*** Opening of Passage ***
- Born: 1939
- Died: 2023
- Occupation: Ornithologist

= Christian Érard =

French ornithologist (1939 - 2023)

Christian Érard (May 25, 1939 – November, 16, 2023) was a French ecologist and ornithologist.

Érard was born in Hennezel and became interested in the birds of the forests of his native Vosges. From 1956 to 1960, he completed his training at the École Normale Supérieure in Châlons-sur-Marne, during which time he worked at the Center for Research on the Migration of Mammals and Birds (CRMMO) at the National Museum of Natural History. In 1961, he became a professor, obtained the Certificate of Higher Studies in Science in Physics, Chemistry and Natural History (S.P.C.N.) at the University of Reims the same year and performed his military service from 1961 to 1963. He obtained certificates in general botany, plant biology and microbiology, as well as biology in Paris in 1963. The same year he was appointed professor in general secondary schools. In 1964, he became an assistant at the chair of zoology (mammals and birds) at the National Museum of Natural History, attached to the CRMMO. From 1966, he began a long series of trips abroad, which took him to many countries in Africa, the Middle East, Guyana, the United States and Canada. In 1975, he was appointed deputy head of the Department of Zoology (mammals and birds). In 1989, he received his PhD in Natural Sciences from the University of Rennes 1 with a thesis entitled "Socio-ecology of Muscicapinae in the forest regions of northeastern Gabon." In 1990, he was appointed professor. In 1998, he joined the Functioning, Evolution, and Regulatory Systems of Tropical Forest Ecosystems unit at the CNRS. That same year, he became director of the General Laboratory of Ecology at the National Museum of Natural History.
*** Close of Passage ***
*** Opening of Information provided ***
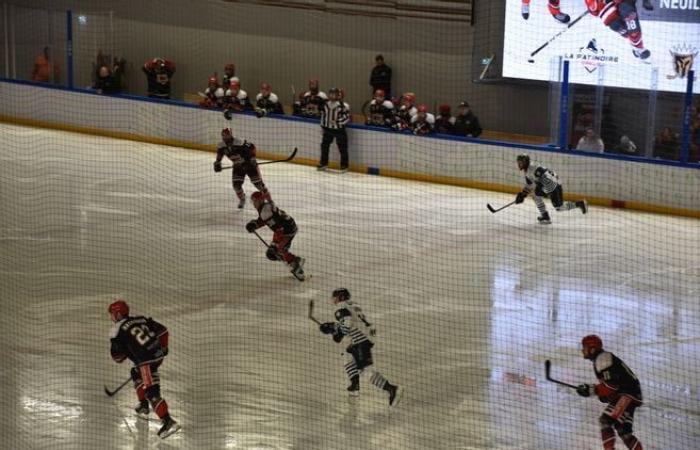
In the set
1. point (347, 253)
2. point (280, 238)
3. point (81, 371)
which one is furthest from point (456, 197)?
point (81, 371)

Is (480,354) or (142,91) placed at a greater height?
(142,91)

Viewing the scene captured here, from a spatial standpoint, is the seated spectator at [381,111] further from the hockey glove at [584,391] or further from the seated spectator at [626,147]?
the hockey glove at [584,391]

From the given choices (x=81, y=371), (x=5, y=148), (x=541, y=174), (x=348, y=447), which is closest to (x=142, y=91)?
(x=5, y=148)

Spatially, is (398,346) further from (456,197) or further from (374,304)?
(456,197)

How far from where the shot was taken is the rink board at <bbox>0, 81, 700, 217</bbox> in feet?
54.5

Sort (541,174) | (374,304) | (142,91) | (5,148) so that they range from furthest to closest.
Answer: (142,91) < (5,148) < (541,174) < (374,304)

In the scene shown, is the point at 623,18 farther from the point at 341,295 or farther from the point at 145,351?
the point at 145,351

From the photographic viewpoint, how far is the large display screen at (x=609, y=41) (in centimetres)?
1750

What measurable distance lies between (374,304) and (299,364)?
1.89 meters

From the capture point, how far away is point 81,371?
1031 cm

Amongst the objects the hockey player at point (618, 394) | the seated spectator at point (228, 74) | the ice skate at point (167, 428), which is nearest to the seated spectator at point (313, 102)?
the seated spectator at point (228, 74)

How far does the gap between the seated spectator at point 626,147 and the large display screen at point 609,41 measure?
2.64 ft

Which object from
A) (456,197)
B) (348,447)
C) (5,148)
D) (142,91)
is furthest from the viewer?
(142,91)

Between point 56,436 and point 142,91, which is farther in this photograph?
point 142,91
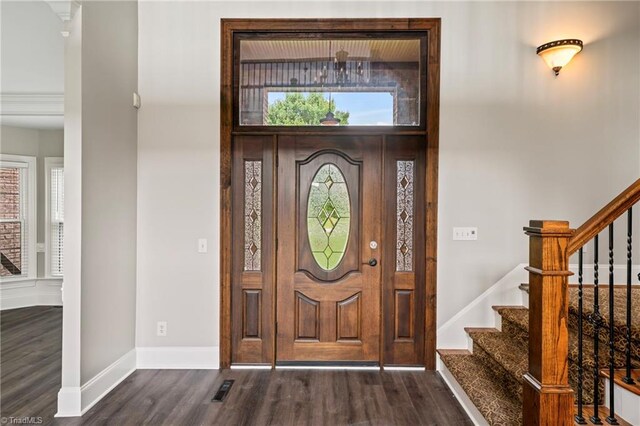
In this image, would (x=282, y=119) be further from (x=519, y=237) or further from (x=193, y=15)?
(x=519, y=237)

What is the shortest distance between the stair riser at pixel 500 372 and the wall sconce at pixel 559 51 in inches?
97.0

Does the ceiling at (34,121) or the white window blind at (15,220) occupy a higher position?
the ceiling at (34,121)

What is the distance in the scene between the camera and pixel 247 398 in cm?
258

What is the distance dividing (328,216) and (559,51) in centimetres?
239

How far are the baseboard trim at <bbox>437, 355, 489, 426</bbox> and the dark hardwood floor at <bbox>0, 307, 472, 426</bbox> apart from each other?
2.0 inches

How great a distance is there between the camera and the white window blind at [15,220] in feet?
16.5

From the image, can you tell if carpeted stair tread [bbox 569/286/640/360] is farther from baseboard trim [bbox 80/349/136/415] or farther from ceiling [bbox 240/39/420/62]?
baseboard trim [bbox 80/349/136/415]

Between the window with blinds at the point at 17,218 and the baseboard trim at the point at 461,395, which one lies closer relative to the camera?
the baseboard trim at the point at 461,395

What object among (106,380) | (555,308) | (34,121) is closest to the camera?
(555,308)

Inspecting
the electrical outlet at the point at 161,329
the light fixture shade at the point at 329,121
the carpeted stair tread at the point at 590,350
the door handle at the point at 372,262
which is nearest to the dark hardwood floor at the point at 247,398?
the electrical outlet at the point at 161,329

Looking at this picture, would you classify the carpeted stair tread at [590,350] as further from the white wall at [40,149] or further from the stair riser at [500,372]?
the white wall at [40,149]

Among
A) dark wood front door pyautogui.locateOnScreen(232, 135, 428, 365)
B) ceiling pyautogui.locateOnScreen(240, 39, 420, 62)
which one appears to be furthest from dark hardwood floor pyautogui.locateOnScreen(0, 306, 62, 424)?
ceiling pyautogui.locateOnScreen(240, 39, 420, 62)

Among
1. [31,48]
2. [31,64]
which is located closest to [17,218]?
[31,64]

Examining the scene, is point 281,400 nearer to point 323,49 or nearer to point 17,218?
point 323,49
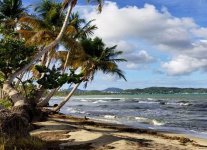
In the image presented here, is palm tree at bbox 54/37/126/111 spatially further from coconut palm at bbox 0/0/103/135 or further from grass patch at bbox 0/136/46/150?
grass patch at bbox 0/136/46/150

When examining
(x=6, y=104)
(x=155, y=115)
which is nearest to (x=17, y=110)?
(x=6, y=104)

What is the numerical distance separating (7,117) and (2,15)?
25392 millimetres

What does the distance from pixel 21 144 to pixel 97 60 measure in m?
24.8

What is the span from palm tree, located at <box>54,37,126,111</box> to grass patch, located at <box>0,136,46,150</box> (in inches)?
934

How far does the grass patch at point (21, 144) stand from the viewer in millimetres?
12125

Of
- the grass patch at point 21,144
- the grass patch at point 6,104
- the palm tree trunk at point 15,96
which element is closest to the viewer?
the grass patch at point 21,144

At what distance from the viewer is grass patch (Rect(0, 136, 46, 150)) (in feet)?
39.8

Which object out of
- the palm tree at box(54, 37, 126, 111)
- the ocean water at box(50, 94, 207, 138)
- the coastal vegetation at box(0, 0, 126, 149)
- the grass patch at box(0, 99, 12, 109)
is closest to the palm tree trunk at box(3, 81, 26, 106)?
the coastal vegetation at box(0, 0, 126, 149)

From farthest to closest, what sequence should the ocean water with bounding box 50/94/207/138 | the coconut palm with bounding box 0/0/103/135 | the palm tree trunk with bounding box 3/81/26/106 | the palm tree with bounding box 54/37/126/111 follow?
the palm tree with bounding box 54/37/126/111 → the ocean water with bounding box 50/94/207/138 → the palm tree trunk with bounding box 3/81/26/106 → the coconut palm with bounding box 0/0/103/135

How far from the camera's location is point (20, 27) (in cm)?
3606

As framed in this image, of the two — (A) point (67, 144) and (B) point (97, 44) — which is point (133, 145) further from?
(B) point (97, 44)

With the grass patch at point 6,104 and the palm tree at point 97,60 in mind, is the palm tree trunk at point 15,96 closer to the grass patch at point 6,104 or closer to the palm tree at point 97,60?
the grass patch at point 6,104

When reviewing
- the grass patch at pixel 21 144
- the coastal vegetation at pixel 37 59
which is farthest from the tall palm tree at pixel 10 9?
the grass patch at pixel 21 144

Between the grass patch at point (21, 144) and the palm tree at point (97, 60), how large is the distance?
77.9ft
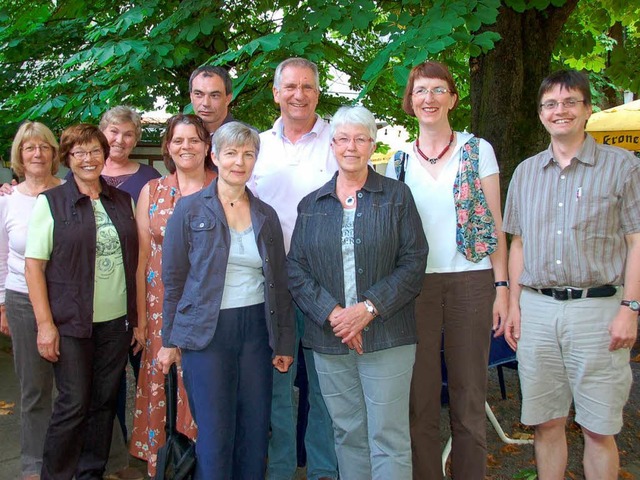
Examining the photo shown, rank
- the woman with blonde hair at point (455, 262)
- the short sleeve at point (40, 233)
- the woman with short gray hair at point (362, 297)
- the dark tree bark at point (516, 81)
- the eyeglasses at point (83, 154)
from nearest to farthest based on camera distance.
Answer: the woman with short gray hair at point (362, 297) < the woman with blonde hair at point (455, 262) < the short sleeve at point (40, 233) < the eyeglasses at point (83, 154) < the dark tree bark at point (516, 81)

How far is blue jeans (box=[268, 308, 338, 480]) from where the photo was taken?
3.42m

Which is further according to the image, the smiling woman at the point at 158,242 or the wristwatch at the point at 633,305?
the smiling woman at the point at 158,242

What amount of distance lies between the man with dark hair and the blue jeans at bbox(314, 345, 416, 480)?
172 cm

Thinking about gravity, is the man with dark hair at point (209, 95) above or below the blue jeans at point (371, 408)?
above

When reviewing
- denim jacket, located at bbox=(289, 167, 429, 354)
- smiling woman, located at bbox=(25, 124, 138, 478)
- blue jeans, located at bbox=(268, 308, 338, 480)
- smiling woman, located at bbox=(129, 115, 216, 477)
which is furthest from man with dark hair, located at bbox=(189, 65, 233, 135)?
blue jeans, located at bbox=(268, 308, 338, 480)

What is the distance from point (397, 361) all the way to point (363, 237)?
2.00ft

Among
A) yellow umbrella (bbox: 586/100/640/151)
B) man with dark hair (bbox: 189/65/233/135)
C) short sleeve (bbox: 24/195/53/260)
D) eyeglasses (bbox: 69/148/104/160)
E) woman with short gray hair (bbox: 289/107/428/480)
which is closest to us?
woman with short gray hair (bbox: 289/107/428/480)

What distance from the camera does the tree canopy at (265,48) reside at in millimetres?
4141

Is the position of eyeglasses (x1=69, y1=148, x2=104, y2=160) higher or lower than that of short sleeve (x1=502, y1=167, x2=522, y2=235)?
higher

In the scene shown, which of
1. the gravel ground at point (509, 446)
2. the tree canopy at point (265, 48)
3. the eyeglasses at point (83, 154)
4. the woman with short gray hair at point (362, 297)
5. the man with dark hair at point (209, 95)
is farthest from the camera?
the tree canopy at point (265, 48)

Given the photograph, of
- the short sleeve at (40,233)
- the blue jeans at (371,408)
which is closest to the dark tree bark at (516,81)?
the blue jeans at (371,408)

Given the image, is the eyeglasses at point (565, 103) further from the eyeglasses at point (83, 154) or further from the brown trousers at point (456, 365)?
the eyeglasses at point (83, 154)

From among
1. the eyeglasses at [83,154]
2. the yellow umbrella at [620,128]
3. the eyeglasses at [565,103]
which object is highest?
the yellow umbrella at [620,128]

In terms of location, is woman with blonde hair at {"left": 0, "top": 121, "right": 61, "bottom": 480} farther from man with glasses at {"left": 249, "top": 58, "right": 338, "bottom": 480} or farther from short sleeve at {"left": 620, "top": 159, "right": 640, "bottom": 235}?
short sleeve at {"left": 620, "top": 159, "right": 640, "bottom": 235}
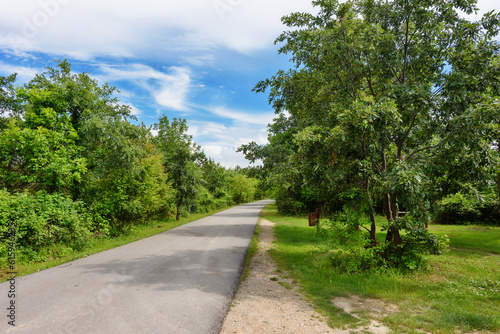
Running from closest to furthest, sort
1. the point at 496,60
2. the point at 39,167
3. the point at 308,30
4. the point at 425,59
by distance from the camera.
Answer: the point at 496,60
the point at 425,59
the point at 308,30
the point at 39,167

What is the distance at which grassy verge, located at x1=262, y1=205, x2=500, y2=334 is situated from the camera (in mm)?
4133

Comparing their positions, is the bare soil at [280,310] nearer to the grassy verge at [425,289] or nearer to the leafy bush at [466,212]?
the grassy verge at [425,289]

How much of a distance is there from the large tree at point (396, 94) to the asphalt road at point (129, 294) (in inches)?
154

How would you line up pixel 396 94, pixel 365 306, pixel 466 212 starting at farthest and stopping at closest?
pixel 466 212, pixel 396 94, pixel 365 306

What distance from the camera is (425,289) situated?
18.5 ft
*** Close of Information provided ***
To do
a. What was the title of the doctoral thesis Christian Érard defended in 1989, according to the biography of him?
b. Resume the biography of Christian Érard after its last sentence and extend it with further prose.

Results of the exercise
a. "Socio-ecology of Muscicapinae in the forest regions of northeastern Gabon."

b.
He focused on the study of bird migration and behavior in tropical regions (particularly in forests), plant-animal relationships, and avian systematics (including phylogeny and biogeography), with a particular focus on African and Neotropical passerines.

He described the Western red-billed hornbill (Tockus kempi) along with Bernard Tréca, as well as several sub-species :
- Glaucidium castaneum etchecopari of the African barred owlet
- Mirafra gilletti degodiensis of Gillett's lark
- Mirafra gilletti arorihensis
- Apalis flavida abyssinica of the yellow-breasted apalis
- Curruca lugens griseiventris of the brown parisoma

== Bibliography ==
- Philippe Jaussaud, Édouard-Raoul Brygoo: Du Jardin au Muséum en 516 biographies. Muséum national d’histoire naturelle de Paris, Open editions books, 2019, ISBN 978-2-85653-853-1 (E-Book-Version)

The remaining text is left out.